When Tech Vendors Compete with Public Infrastructure
Something is brewing in the world of child care technology. It’s happening slowly, behind the scenes, and unless you’re directly affected, it’s not especially noticeable. But it will be soon, and the ramifications for the already unstable and underwater early care and education sector aren't going to be pleasant.
What is it? The rise of “child care marketplaces,” a growing software segment that has received an influx of tens of millions of dollars in venture capital funding in recent years. At a high level, these marketplaces are online portals designed to help families find and connect with child care providers directly. Some of these platforms make their money on a subscription basis (e.g. we won’t connect you with care unless you pay for our premium service). Others take their money off the top of any facilitated “bookings” between families and providers. Some contract directly with large employers to offer the marketplace as an “employee benefit.” Still others charge nothing, instead using the marketplace as a way to intercept search traffic and boost the profiles of the products they do sell.

## Exercise
Carry on the article on child care marketplaces, starting after its final sentence. The records below are separate material and have no connection to the article on child care marketplaces.

## Extracted information
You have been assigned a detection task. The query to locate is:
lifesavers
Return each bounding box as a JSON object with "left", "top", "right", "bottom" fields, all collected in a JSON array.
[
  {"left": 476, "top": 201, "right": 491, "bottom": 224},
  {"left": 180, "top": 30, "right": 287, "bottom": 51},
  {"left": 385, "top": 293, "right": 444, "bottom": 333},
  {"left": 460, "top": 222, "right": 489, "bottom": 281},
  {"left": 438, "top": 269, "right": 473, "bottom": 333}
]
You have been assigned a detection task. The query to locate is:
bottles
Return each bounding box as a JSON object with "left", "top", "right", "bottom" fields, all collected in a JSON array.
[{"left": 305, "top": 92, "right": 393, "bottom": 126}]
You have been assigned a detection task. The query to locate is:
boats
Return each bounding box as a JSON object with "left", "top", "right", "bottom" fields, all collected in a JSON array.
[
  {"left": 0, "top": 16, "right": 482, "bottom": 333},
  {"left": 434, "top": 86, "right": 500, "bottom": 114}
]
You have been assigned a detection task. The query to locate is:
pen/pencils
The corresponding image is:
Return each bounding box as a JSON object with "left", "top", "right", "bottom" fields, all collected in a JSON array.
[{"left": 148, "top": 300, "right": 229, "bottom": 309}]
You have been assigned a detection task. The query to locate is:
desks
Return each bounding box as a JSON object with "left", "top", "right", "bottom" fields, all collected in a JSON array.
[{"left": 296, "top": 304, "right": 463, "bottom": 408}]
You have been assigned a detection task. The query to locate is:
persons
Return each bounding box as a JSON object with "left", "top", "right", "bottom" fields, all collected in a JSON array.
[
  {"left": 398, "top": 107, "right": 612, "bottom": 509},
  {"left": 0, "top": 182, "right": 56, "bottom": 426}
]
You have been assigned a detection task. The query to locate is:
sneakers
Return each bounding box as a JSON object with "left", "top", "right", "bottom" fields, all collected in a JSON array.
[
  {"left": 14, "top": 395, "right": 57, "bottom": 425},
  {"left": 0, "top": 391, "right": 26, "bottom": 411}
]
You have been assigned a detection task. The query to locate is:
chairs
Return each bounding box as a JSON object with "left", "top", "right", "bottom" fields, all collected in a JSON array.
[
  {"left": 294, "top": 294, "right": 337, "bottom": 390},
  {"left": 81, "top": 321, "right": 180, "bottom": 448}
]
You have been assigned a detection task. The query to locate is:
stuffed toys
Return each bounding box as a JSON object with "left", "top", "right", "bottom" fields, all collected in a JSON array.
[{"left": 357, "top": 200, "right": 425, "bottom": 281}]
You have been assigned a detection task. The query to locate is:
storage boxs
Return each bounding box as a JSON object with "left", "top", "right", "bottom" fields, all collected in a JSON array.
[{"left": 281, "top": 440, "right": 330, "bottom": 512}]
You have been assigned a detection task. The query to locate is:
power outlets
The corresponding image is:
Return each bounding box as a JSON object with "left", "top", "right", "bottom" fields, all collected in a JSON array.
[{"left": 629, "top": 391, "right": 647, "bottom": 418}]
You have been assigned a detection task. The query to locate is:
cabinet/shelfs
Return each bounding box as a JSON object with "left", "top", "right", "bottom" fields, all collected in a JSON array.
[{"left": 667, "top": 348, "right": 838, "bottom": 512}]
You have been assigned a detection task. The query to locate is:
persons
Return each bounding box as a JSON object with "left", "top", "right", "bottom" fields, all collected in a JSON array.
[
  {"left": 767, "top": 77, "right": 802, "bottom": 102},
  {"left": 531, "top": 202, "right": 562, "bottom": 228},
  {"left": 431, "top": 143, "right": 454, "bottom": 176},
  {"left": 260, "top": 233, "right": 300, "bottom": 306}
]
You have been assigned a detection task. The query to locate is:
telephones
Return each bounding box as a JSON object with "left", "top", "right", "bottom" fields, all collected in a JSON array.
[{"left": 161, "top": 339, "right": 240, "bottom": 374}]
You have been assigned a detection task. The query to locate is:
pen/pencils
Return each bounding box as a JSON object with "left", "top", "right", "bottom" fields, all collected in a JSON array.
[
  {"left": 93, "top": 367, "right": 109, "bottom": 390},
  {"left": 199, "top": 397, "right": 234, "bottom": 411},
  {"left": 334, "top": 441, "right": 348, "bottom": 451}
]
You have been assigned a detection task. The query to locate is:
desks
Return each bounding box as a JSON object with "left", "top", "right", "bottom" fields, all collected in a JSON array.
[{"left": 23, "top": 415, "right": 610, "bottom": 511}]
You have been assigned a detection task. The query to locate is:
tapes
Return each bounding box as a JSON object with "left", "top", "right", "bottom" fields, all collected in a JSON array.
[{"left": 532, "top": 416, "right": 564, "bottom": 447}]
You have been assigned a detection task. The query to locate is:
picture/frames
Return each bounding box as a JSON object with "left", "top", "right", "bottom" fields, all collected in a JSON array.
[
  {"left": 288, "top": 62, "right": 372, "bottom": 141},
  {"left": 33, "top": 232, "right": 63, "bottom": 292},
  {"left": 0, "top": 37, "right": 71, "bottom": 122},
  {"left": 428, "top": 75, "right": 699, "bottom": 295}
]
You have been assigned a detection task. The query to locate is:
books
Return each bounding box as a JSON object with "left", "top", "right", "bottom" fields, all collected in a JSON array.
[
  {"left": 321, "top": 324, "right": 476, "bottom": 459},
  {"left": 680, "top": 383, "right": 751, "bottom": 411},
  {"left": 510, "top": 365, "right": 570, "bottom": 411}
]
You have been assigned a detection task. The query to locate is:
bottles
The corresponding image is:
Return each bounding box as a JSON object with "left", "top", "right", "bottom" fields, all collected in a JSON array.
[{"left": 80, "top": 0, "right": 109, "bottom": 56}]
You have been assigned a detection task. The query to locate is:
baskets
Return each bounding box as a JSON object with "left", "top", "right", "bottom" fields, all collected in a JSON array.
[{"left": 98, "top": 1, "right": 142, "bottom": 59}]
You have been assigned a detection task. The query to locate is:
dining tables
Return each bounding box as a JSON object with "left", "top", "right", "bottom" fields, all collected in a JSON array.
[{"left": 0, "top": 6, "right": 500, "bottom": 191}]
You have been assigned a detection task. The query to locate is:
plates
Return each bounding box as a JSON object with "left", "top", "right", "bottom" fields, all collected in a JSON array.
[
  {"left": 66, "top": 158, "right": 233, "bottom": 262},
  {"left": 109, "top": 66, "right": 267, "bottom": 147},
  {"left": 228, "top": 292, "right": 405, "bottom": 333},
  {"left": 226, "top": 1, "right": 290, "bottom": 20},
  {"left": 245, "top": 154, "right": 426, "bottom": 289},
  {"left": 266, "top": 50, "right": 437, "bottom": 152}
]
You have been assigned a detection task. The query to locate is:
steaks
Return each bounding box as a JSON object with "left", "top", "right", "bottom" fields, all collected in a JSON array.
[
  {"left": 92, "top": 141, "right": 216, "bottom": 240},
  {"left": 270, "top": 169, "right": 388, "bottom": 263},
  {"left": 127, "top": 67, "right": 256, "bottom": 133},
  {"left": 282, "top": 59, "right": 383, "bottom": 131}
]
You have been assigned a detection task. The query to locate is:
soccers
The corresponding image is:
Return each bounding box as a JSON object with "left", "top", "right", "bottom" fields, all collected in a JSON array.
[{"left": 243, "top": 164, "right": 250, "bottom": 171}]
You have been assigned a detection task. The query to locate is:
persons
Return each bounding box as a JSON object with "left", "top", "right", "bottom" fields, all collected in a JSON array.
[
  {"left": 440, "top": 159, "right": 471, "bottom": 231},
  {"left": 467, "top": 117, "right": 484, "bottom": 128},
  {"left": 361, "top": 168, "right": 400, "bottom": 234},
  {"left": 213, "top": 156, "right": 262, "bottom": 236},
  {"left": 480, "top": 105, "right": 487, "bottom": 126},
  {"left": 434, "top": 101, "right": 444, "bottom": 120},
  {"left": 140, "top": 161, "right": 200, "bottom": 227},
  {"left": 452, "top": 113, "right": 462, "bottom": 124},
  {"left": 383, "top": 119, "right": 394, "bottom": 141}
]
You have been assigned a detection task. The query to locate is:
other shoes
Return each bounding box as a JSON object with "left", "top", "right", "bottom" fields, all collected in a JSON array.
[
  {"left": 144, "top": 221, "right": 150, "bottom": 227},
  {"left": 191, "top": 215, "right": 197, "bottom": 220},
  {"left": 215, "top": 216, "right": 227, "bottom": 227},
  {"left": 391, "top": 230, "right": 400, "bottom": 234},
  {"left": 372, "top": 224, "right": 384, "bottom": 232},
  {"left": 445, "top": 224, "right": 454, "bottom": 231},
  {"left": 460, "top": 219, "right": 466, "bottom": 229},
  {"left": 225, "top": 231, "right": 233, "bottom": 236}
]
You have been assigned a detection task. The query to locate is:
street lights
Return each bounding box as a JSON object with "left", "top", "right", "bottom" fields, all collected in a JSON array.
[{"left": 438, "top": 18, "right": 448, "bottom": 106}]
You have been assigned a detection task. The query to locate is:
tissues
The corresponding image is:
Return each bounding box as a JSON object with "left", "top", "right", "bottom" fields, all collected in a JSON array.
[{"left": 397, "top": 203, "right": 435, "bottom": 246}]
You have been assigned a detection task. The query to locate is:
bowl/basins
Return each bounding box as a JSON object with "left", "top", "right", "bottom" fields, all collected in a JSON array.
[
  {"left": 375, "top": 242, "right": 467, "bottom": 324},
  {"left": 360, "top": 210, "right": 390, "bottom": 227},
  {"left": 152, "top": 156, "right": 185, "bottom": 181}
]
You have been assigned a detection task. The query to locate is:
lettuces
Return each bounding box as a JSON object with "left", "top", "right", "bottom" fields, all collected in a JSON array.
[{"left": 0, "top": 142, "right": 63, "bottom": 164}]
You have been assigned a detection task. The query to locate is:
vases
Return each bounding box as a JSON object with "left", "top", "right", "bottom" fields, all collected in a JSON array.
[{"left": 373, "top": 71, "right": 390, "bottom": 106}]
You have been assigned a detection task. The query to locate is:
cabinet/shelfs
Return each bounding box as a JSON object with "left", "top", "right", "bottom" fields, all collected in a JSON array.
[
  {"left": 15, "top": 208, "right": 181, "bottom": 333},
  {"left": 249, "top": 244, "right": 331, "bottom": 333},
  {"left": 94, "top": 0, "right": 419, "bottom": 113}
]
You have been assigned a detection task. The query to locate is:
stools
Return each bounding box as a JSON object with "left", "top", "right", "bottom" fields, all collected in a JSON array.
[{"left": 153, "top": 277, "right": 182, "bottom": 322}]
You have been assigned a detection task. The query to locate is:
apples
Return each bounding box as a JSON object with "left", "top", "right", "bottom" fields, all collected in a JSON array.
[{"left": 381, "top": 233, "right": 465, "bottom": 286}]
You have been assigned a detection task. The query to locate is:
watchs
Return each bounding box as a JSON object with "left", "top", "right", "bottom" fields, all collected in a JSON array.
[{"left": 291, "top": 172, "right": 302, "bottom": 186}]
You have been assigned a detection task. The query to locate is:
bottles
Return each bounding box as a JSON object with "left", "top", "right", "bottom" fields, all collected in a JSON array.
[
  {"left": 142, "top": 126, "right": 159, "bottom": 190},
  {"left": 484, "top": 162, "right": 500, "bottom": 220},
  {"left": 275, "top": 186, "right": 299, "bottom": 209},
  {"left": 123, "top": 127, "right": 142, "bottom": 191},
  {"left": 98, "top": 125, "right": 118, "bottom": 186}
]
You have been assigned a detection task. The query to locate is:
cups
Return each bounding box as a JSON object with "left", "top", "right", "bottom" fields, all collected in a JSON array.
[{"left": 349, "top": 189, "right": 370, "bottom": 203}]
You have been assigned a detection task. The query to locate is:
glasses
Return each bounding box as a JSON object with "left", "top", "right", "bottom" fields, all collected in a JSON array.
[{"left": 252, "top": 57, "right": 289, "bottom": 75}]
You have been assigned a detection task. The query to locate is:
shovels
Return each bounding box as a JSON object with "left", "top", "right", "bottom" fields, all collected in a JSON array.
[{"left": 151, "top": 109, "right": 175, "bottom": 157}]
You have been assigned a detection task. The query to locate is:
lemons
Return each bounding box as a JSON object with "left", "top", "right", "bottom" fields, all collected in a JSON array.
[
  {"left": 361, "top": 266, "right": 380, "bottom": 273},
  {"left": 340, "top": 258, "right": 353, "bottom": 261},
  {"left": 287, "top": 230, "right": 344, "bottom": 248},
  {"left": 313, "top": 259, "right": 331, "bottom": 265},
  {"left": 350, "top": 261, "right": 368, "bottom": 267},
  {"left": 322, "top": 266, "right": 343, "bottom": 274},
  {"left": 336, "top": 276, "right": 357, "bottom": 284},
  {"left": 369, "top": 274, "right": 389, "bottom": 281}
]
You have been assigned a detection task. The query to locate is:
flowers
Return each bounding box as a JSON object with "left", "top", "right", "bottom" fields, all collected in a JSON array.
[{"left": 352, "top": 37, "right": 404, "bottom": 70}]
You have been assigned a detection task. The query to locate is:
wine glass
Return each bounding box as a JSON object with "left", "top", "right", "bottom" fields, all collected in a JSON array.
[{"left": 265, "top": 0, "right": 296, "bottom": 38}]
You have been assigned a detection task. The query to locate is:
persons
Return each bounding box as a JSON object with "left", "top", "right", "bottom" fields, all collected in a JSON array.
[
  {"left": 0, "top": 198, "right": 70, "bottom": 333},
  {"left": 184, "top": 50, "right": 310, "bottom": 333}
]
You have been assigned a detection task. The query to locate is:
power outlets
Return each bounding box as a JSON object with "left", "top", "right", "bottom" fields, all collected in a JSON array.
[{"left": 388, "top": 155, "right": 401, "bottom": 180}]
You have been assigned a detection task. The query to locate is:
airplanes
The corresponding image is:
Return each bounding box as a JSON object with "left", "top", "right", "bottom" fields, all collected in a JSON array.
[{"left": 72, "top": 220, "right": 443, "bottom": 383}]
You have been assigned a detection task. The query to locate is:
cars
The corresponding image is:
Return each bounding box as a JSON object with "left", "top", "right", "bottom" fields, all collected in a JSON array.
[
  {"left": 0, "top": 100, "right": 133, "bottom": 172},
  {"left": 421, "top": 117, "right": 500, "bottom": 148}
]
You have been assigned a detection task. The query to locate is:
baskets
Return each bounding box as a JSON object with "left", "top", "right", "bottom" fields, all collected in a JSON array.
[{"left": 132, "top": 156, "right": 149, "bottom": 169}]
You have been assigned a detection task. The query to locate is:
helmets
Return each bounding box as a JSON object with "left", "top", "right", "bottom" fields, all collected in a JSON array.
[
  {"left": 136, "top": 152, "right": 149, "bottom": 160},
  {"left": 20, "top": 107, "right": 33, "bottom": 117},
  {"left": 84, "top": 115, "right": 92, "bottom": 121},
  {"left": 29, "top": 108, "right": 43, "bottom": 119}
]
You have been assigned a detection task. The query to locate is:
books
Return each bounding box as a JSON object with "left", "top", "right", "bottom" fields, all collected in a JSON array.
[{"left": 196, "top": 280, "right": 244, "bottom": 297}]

## Exercise output
That all sounds neat. We know how desperately families need care and how hard it can be to find the perfect fit for their schedule, their child’s needs, their transportation limitations, and countless other variables related to access, affordability, quality, and alignment. In fact, this doesn’t sound like an unpleasant problem at all. It’s only when you consider the big picture of the publicly funded early care and education ecosystem that the alarm bells start to go off.
Who's Harmed by Fragmented Child Care Search?
1) Child Care Resource & Referral Organizations
The critical role of CCR&Rs has been highlighted in this blog before. These community-based organizations, funded in most states by the federal Child Care and Development Block Grant, have been supporting families and care providers for six decades. Their reach is nearly absolute—there are very few parts of the country that aren’t served in some way by a CCR&R. Based on how interwoven they are with the system as a whole, and the fact that they provide their services to families for free, we’re considering them public infrastructure for the purpose of this discussion. But what do they have to do with these venture-backed marketplaces?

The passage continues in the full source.